**TEXT PROVIDED**
[start]
OK, but you have a collected vector of "indexes" already, to walk "backwards",
so it felt a bit odd, but with multiple variable indices that's explainable.
> >
> > I think the param, instead of limiting the range complexity, needs to
> > limit the amount
> > of CTOR walking done. Otherwise we'd scan a multi-gigabyte two-valued CTOR
> > like {0, 1, 0, 1 ..} with arr[i] many many times.
>
> Right. Do we want both? While it probably makes sense to traverse an
> 5x5 array containing ones and zeros, I am not sure if harm can be done
> by building ranges with 25 pairs if the values are unique? But perhaps
> not.
I think we want to have a quite low limit on the walk-the-CTOR complexity,
For value-range there's a HARD_MAX_RANGES of 255 currently, it will
simply degrade range precision after hitting that.
> > Having a CTOR pre-classified by IPA would be nice.
>
> I guess we could cache the results and keep them for all functions, but
> this is probably something for later.
[end]
**PROBLEMS**
**a.** Please list every identifier or abbreviation written entirely in capital letters in the mailing-list discussion about CTOR walking, leaving out the word "OK".
**b.** Carry on the mailing-list discussion about CTOR walking, picking up after its final sentence.

**RECORDED INFORMATION**
[start]
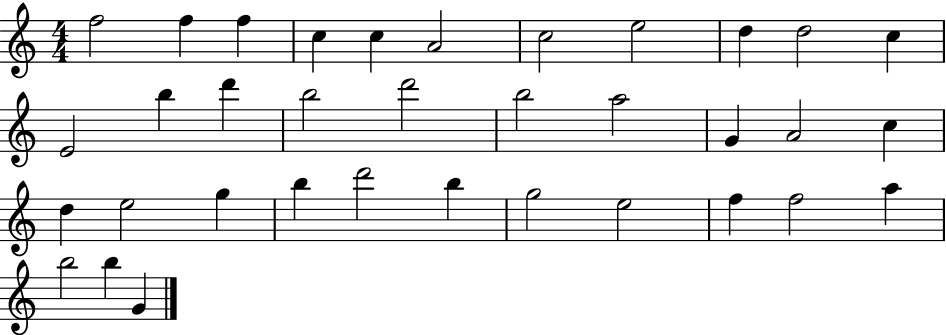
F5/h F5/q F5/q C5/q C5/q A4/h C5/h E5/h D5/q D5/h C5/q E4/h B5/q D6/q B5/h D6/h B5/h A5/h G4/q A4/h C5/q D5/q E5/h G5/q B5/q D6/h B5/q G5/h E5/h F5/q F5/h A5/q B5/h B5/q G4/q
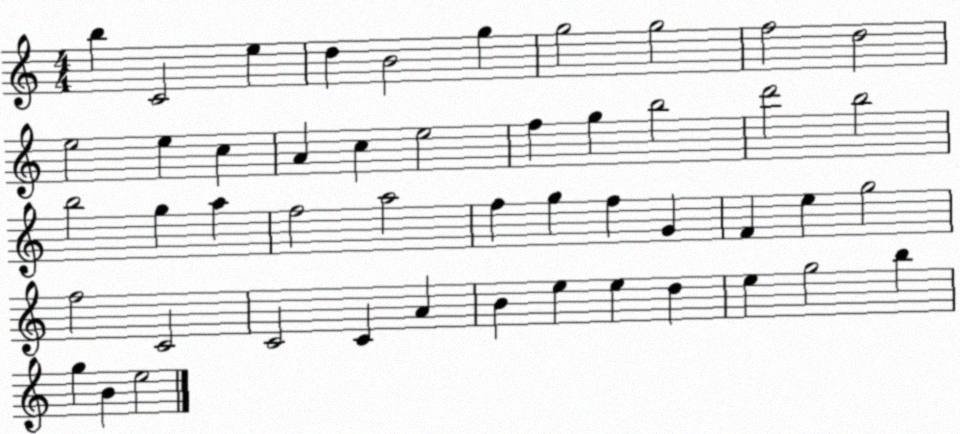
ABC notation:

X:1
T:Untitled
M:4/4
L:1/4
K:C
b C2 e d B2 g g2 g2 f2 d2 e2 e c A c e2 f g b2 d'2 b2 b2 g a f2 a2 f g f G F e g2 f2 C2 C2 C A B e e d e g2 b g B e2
[end]
[start]
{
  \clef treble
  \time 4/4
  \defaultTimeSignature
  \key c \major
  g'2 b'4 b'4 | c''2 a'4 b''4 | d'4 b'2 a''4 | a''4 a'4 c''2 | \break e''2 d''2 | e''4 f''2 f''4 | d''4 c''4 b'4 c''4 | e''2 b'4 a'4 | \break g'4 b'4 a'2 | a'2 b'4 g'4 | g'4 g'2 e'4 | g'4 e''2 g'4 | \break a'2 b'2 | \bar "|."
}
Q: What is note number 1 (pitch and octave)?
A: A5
[end]
**ANSWERS BY TASK**
**a.** CTOR, HARD_MAX_RANGES, IPA

**b.**
>
> >> + FOR_EACH_CONSTRUCTOR_ELT (CONSTRUCTOR_ELTS (constructor), ix, index,
> >> val)
> >> + {
> >> + /* TODO: If the array index in the expr is an SSA_NAME with a known
> >> + range, we could use just values loaded from the corresponding
> >> array
> >> + elements. */
> >
> > Until you do this this really boils down to the complete static CTOR range
> > which
> > should be easier to cache than the VR, CTOR pair you'd have to use
> > otherwise.
>
> I think caching the queries for particular known fields of RECORED_REFs
> and/or particular known indices of ARRAY_REFs would not be much more
> difficult.
True. I was more thinking of handling only the case of a uniformly typed
(as in leaf-elements) variable with CTOR (like arrays) where we could cache
the overall value-range [approximation] for the whole CTOR.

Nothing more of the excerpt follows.